# Great Bucks Steam Fair Shabbington



## LadyJ (May 9, 2005)

2020 Rally Thursday 30th July to Monday 3rd August

Caravan and camping pitches are available at £45 which includes entry to the rally on both days (2 adults & 2 children). Extra Adults are Adult - £8.00, Concessions - £7.00
Children - £4.00 (5 to 16), under 5's are free)

Pay Rally Marshal on arrival the extra £10 is as we have from Thursday to Monday instead of just the 2 days as advertised on their website.

Saturday night musical entertainment free

Dogs are allowed on-site but must be kept on a lead at all times.

Hope to see lots of you there.

Our facebook page is here if you would like to join us on there as unfortunately the rally listing page is now none functioning on here

https://www.facebook.com/groups/957854264264408/


----------



## xgx (Oct 14, 2005)

• Stated task a: Which lines of the entries contain the word "closer"? Pick out each of those lines and copy it unchanged.

• Given records:

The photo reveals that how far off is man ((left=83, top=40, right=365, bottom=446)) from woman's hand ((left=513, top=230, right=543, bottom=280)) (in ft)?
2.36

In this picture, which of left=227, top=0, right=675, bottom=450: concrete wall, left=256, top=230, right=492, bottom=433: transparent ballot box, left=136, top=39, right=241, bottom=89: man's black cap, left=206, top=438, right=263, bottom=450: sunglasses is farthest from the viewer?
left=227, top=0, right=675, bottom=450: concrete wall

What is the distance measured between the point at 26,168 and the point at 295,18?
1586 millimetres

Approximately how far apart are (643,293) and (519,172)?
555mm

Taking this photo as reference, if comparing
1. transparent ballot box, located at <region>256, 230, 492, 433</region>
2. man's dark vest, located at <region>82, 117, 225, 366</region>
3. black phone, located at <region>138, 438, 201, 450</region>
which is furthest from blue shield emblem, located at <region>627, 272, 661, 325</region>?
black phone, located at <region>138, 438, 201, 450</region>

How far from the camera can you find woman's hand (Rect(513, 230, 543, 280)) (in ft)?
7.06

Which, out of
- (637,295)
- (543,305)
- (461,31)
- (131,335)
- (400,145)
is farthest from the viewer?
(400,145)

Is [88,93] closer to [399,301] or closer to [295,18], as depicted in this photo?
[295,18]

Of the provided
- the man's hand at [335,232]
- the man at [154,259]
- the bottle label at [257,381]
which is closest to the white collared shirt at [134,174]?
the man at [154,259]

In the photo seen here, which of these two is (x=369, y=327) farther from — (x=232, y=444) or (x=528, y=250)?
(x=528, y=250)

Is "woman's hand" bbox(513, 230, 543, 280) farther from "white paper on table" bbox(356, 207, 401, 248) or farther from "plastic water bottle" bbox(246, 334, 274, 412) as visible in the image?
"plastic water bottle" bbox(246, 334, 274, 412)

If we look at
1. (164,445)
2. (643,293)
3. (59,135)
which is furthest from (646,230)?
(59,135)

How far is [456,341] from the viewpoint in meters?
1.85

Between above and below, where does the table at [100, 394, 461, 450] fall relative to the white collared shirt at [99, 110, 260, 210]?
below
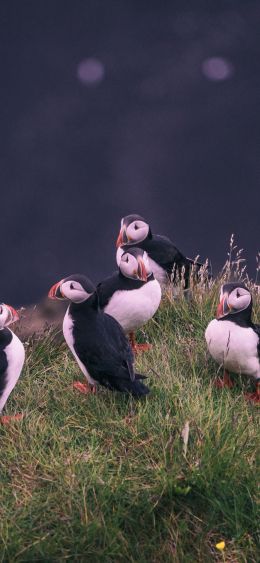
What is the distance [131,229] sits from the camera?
8.14m

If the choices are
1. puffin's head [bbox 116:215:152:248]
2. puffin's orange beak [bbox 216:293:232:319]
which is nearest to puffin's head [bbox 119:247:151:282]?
puffin's head [bbox 116:215:152:248]

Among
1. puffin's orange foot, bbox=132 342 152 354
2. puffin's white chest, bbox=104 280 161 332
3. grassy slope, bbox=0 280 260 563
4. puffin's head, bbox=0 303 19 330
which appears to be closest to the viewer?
grassy slope, bbox=0 280 260 563

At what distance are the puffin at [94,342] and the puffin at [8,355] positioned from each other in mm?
394

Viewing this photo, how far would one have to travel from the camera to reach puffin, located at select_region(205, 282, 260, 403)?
21.3ft

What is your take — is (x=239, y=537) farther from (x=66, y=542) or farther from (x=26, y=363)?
(x=26, y=363)

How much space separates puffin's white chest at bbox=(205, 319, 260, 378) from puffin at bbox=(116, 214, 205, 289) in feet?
5.35

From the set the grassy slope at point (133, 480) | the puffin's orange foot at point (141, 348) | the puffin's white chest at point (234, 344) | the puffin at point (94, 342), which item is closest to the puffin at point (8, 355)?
the grassy slope at point (133, 480)

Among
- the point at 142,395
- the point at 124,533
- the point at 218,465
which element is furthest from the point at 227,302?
the point at 124,533

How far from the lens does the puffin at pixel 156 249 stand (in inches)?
321

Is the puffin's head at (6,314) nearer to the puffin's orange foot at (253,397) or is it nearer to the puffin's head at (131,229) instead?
the puffin's orange foot at (253,397)

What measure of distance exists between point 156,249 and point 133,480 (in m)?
3.51

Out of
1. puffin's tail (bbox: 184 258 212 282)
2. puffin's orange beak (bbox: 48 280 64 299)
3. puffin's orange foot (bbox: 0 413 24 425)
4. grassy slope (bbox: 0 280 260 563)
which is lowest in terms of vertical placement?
puffin's tail (bbox: 184 258 212 282)

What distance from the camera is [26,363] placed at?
761 cm

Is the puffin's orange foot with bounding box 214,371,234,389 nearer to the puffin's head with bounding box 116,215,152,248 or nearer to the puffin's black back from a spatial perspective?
the puffin's black back
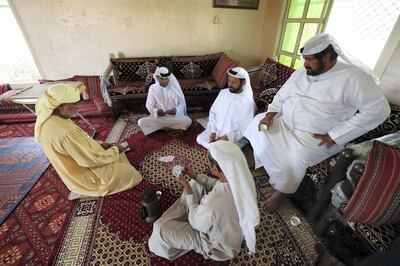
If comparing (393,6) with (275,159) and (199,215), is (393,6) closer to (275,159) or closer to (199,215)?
(275,159)

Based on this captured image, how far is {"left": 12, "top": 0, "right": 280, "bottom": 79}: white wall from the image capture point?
3.21 metres

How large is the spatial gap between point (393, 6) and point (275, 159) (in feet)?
6.02

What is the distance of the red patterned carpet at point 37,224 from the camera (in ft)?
4.58

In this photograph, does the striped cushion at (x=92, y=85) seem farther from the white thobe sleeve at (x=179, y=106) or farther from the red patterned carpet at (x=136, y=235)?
the red patterned carpet at (x=136, y=235)

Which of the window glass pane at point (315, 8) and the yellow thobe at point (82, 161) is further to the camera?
the window glass pane at point (315, 8)

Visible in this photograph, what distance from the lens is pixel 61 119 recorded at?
4.90ft

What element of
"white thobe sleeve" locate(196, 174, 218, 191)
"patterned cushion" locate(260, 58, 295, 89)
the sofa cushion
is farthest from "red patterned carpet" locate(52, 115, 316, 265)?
the sofa cushion

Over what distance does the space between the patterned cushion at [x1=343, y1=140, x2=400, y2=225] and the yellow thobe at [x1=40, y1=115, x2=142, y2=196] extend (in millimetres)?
1845

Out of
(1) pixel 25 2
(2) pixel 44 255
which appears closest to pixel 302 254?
(2) pixel 44 255

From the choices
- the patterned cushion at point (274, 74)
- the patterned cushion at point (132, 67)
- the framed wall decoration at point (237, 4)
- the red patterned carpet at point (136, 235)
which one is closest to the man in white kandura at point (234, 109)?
the red patterned carpet at point (136, 235)

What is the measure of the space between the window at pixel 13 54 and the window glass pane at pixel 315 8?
16.0 ft

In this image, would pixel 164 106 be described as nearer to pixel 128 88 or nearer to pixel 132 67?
pixel 128 88

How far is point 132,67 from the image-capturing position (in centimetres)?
349

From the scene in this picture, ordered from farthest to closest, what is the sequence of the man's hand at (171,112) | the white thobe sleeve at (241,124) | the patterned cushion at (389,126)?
the man's hand at (171,112)
the white thobe sleeve at (241,124)
the patterned cushion at (389,126)
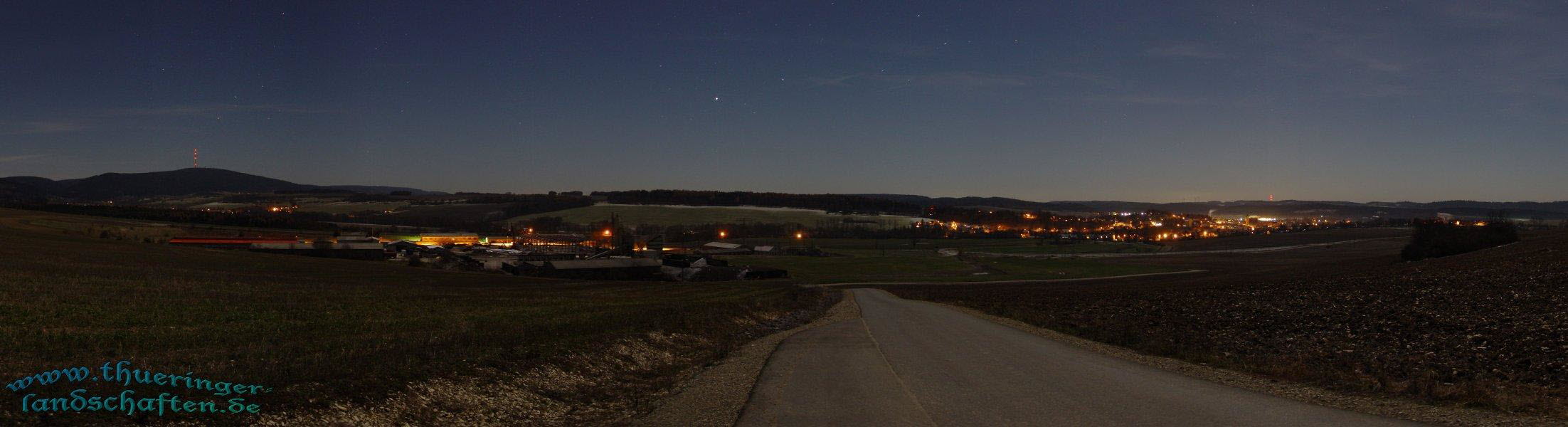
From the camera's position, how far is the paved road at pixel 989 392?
10.6m

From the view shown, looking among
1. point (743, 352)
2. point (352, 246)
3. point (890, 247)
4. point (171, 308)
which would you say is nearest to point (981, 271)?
point (890, 247)

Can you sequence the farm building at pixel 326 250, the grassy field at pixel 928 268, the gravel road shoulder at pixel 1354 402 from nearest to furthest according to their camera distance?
1. the gravel road shoulder at pixel 1354 402
2. the farm building at pixel 326 250
3. the grassy field at pixel 928 268

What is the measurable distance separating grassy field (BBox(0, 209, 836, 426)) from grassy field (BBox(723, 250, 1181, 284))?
162 feet

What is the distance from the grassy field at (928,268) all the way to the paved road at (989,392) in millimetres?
54463

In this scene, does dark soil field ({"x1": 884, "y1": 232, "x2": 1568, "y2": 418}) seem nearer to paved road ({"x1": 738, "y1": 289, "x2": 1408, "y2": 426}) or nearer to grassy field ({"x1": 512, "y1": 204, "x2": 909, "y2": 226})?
paved road ({"x1": 738, "y1": 289, "x2": 1408, "y2": 426})

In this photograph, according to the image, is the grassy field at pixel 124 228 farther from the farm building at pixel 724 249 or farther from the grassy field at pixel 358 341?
the farm building at pixel 724 249

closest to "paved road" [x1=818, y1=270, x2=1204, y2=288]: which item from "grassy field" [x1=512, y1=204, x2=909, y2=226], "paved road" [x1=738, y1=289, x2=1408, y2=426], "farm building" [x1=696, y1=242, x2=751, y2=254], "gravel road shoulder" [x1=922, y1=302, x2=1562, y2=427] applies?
"paved road" [x1=738, y1=289, x2=1408, y2=426]

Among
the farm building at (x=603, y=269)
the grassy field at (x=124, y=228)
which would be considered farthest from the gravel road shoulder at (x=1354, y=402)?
the grassy field at (x=124, y=228)

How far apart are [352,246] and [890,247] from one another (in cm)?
9668

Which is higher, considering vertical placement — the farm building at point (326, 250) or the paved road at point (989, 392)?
the paved road at point (989, 392)

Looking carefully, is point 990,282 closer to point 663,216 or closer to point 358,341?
point 358,341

• Stated task b: Can you write down the steam fair post word for word, from "## LadyJ (May" to "of you there."?

• Full answer a:
Is [88,93] closer to [399,301] or closer to [295,18], as depicted in this photo?
If comparing (393,6) with (275,159) and (199,215), is (393,6) closer to (275,159) or closer to (199,215)?
Looking carefully, is point 990,282 closer to point 663,216 or closer to point 358,341?

• Full answer b:
## LadyJ (May 9, 2005)

2020 Rally Thursday 30th July to Monday 3rd August

Caravan and camping pitches are available at £45 which includes entry to the rally on both days (2 adults & 2 children). Extra Adults are Adult - £8.00, Concessions - £7.00
Children - £4.00 (5 to 16), under 5's are free)

Pay Rally Marshal on arrival the extra £10 is as we have from Thursday to Monday instead of just the 2 days as advertised on their website.

Saturday night musical entertainment free

Dogs are allowed on-site but must be kept on a lead at all times.

Hope to see lots of you there.